Before any analysis, you’ll have the option to select your compute resource. This option specifies the RAM and CPUs available to your analysis. For example, if you chose 16 GB/2 CPU from the Compute Resource dropdown, you’ll have 16 GB of RAM and 2 CPUs available to your analysis.

These standard resource sizes represent available space on the servers that your admin provisioned to run the Platform. These long-lived servers are often referred to as the “standing pool.” Since these servers are always on and ready to accept a new analysis, you can expect your analysis to launch in a matter of seconds.

When clusters start to fill up with requests for resources, some of the compute resource options will become unavailable. This will be indicated by a warning icon next to that resource option. In such a scenario, you could either request your administrator to increase the standing pool resources by adding nodes to the cluster, wait for services to end and resources to free up, or use on-demand compute resources (if this feature is enabled for your installation). Such on-demand compute resources are the topic of the next section.

../_images/Screen_Shot_2017-12-07_at_1.40.07_PM.png

On-demand Compute Resources for VPC Installations

Warning

The following feature is applicable only to Amazon Web Services (AWS) installations.

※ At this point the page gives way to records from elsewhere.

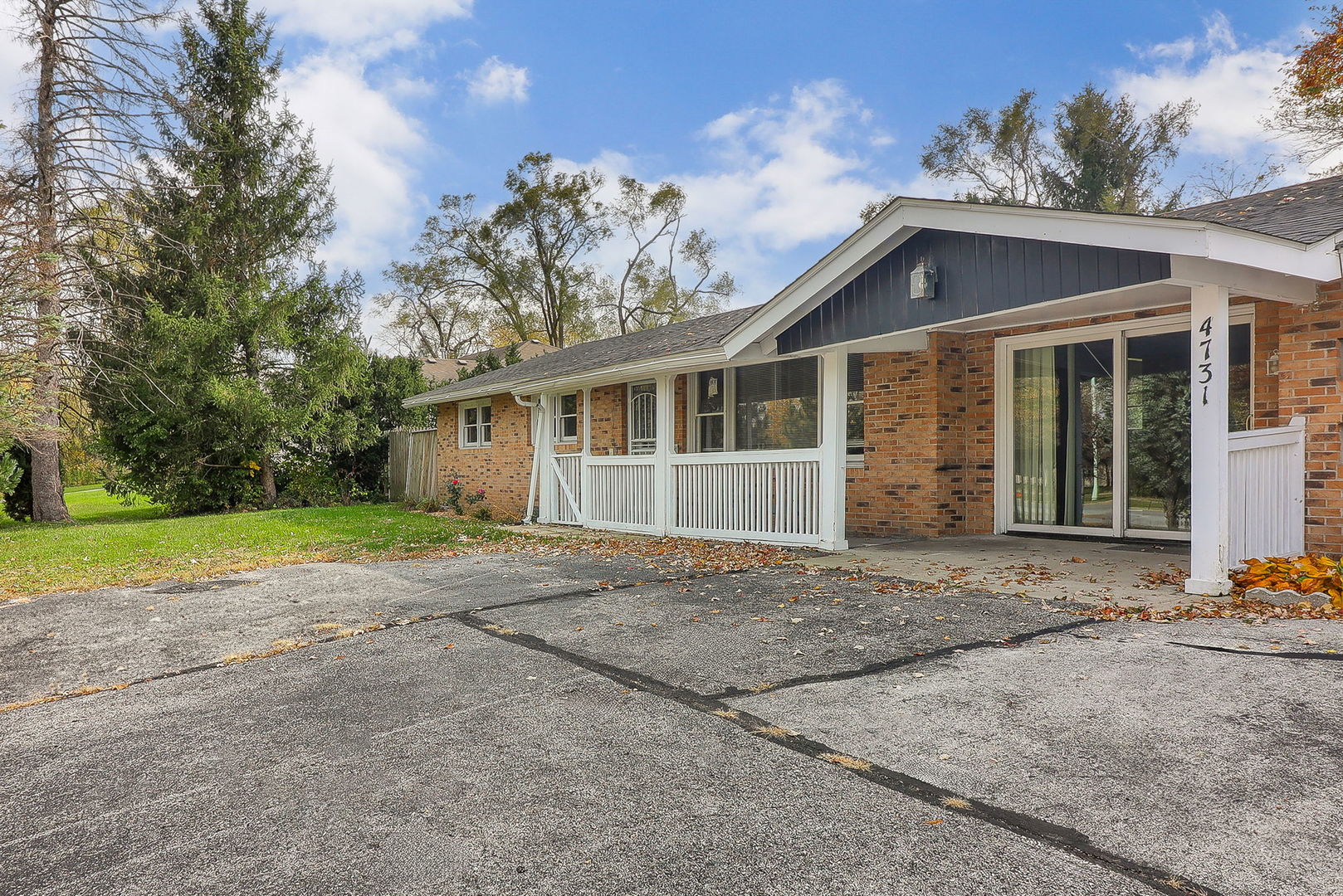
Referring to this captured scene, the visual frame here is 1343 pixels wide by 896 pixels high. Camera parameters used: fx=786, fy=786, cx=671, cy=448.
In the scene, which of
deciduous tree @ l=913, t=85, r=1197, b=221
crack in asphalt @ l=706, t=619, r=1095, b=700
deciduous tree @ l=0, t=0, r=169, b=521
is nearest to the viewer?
crack in asphalt @ l=706, t=619, r=1095, b=700

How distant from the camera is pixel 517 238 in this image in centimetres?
3478

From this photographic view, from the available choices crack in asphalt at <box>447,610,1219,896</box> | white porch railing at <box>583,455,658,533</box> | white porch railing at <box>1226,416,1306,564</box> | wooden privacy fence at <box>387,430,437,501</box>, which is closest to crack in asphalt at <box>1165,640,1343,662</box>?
white porch railing at <box>1226,416,1306,564</box>

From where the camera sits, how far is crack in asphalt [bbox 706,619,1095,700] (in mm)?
3979

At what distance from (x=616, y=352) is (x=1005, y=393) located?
20.1 ft

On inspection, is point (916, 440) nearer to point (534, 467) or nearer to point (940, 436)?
point (940, 436)

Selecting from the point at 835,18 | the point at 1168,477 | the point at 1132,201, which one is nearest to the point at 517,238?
the point at 835,18

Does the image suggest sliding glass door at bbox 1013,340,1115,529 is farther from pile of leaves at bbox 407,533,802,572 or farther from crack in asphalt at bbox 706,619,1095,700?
crack in asphalt at bbox 706,619,1095,700

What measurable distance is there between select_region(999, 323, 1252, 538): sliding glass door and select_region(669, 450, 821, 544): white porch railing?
8.28ft

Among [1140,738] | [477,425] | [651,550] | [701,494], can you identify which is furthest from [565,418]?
[1140,738]

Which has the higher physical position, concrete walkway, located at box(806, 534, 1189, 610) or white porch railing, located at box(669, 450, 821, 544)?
white porch railing, located at box(669, 450, 821, 544)

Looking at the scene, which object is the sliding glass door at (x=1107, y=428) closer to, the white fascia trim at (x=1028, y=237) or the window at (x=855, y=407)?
the window at (x=855, y=407)

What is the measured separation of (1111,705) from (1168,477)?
554 centimetres

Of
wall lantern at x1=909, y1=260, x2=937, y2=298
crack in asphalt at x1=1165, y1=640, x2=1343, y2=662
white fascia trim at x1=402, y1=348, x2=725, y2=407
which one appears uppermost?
wall lantern at x1=909, y1=260, x2=937, y2=298

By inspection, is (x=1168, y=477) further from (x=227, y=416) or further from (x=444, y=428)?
(x=227, y=416)
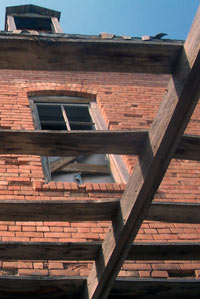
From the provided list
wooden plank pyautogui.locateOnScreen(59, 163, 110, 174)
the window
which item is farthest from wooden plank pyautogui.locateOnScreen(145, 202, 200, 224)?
wooden plank pyautogui.locateOnScreen(59, 163, 110, 174)

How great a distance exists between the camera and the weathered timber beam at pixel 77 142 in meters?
3.02

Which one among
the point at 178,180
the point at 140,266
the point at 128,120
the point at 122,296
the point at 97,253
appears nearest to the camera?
the point at 97,253

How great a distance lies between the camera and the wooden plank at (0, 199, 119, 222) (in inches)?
126

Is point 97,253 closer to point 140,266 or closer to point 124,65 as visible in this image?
point 140,266

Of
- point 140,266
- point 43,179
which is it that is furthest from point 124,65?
point 43,179

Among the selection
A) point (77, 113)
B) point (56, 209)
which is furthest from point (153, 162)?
point (77, 113)

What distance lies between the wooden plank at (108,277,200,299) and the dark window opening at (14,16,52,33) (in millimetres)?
10409

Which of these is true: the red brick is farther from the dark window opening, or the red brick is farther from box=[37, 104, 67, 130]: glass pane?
the dark window opening

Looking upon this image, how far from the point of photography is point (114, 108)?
299 inches

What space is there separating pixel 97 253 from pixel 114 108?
4281 millimetres

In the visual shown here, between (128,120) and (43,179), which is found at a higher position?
(128,120)

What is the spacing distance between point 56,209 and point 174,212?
0.91 metres

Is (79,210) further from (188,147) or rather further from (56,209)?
(188,147)

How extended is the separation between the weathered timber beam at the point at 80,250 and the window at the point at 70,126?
246 centimetres
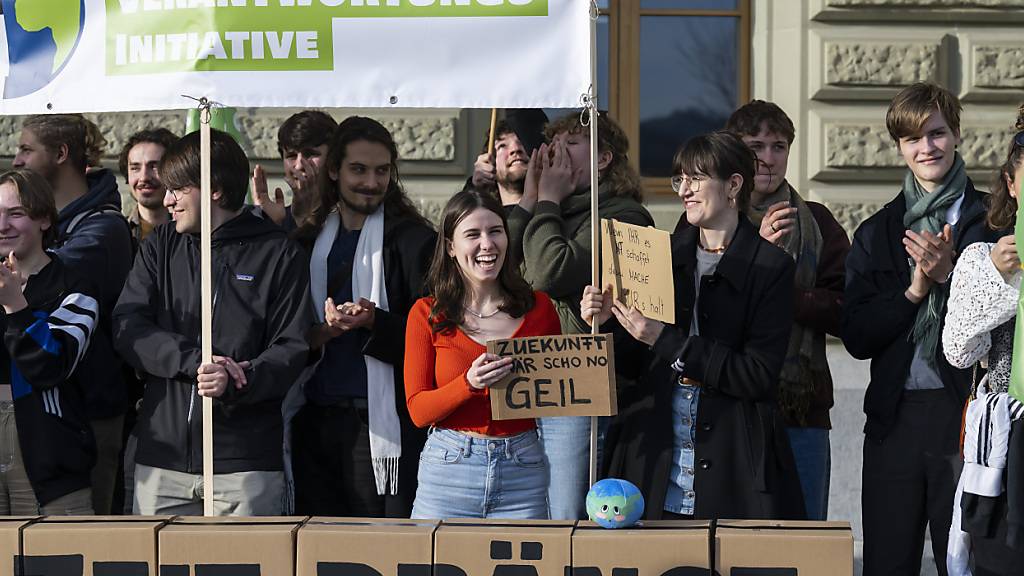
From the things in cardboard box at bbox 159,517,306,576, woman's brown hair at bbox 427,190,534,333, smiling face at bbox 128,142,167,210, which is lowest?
cardboard box at bbox 159,517,306,576

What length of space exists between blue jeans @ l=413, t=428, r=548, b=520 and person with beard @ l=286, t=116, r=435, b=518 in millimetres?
444

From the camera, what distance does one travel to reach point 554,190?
4469 millimetres

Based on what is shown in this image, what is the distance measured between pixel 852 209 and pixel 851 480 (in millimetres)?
1203

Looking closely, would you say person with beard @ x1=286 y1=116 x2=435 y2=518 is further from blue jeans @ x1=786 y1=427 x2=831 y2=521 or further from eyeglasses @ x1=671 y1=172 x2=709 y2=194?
blue jeans @ x1=786 y1=427 x2=831 y2=521

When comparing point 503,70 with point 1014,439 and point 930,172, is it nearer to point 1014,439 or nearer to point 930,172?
point 930,172

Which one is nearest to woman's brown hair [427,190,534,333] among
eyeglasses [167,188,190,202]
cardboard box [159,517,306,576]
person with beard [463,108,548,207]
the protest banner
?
the protest banner

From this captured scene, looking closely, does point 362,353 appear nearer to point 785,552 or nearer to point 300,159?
point 300,159

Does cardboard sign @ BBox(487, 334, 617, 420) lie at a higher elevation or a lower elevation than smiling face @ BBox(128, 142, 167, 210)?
lower

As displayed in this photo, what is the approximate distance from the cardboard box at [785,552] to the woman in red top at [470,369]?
2.74 feet

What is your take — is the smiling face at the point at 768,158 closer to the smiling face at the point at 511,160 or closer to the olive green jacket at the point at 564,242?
the olive green jacket at the point at 564,242

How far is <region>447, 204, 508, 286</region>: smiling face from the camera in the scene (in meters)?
3.98

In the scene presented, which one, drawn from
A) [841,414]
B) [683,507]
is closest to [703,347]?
[683,507]

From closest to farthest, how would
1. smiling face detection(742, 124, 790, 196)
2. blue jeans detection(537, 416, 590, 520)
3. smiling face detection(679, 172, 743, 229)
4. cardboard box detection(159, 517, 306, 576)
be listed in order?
cardboard box detection(159, 517, 306, 576) < smiling face detection(679, 172, 743, 229) < blue jeans detection(537, 416, 590, 520) < smiling face detection(742, 124, 790, 196)

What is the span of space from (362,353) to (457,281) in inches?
19.9
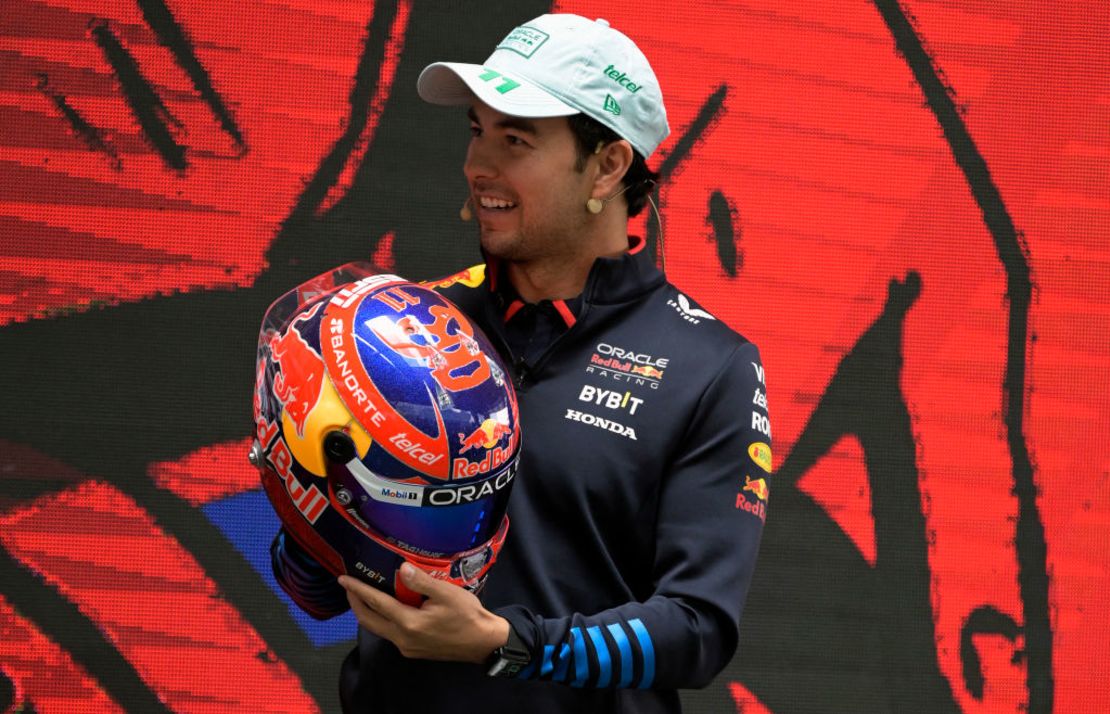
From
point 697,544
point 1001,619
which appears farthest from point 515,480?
point 1001,619

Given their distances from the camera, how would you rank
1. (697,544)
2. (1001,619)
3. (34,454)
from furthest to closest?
(1001,619), (34,454), (697,544)

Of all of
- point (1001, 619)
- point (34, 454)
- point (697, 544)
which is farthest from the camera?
point (1001, 619)

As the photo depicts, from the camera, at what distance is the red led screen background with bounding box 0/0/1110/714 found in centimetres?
242

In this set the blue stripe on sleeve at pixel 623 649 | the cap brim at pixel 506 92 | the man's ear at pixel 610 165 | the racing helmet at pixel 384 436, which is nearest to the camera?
the racing helmet at pixel 384 436

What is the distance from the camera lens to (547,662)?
136cm

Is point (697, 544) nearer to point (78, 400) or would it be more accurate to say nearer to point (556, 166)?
point (556, 166)

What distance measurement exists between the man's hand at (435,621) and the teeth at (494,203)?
48cm

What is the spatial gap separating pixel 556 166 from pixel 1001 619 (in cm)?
158

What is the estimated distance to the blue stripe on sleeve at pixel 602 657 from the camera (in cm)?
137

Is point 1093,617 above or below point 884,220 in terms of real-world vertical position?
below

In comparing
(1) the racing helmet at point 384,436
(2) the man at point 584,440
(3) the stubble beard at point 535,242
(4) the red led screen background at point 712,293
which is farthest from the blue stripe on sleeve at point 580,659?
(4) the red led screen background at point 712,293

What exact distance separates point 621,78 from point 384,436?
577mm

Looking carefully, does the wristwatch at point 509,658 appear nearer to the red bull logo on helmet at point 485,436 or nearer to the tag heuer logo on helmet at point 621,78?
the red bull logo on helmet at point 485,436

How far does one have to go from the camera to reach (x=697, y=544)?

Installations on Amazon Web Services (AWS) may take advantage of on-demand compute. In the image below, there are a number of AWS EC2 instance sizes available. When you choose one of the on-demand options, the Platform will create a new EC2 instance and run your analysis on it. When your analysis is finished, the Platform will destroy the EC2 instance and you’ll only be billed (by AWS) for the time you used it.

Creating brand new EC2 instances can take several minutes to start and you will see a run status of Provisioning: Creating followed by Provisioning: Queued while the server is being created.

../_images/Screen_Shot_2017-12-07_at_1.40.22_PM.png

Tag Management for On-Demand Resources

AWS allows metadata to be assigned to EC2 instances via tags. Tags are useful for resource categorization, tracking, and management. See more information in the Amazon documentation.

The DataScience.com Platform allows users to pass in custom tags via project-level environment variables. To add a custom tag, navigate to the Settings tab in a project and click Environment Variables in the left bar. Enter a variable with the key ON_DEMAND_TAG. The value of this key should be a semi-colon-separated list of key-value pairs that are separated by a comma.

../_images/Project-environment-variables-2.png

As an on-demand instance is provisioned, the value tied to the project variable with the key ON_DEMAND_TAG will be passed into the EC2 metadata tag.

Note

Amazon has a number of restrictions for tags. Consult their documentation for more information.

Warning

Duplicate tags cause provisioning error

Tags with duplicate keys will be de-duplicated based on the first key that is received.

Be sure that each key in your environment variable’s value appears only once. Additionally, ensure that your admin has not added other fixed tags with any of the same keys as your custom tags.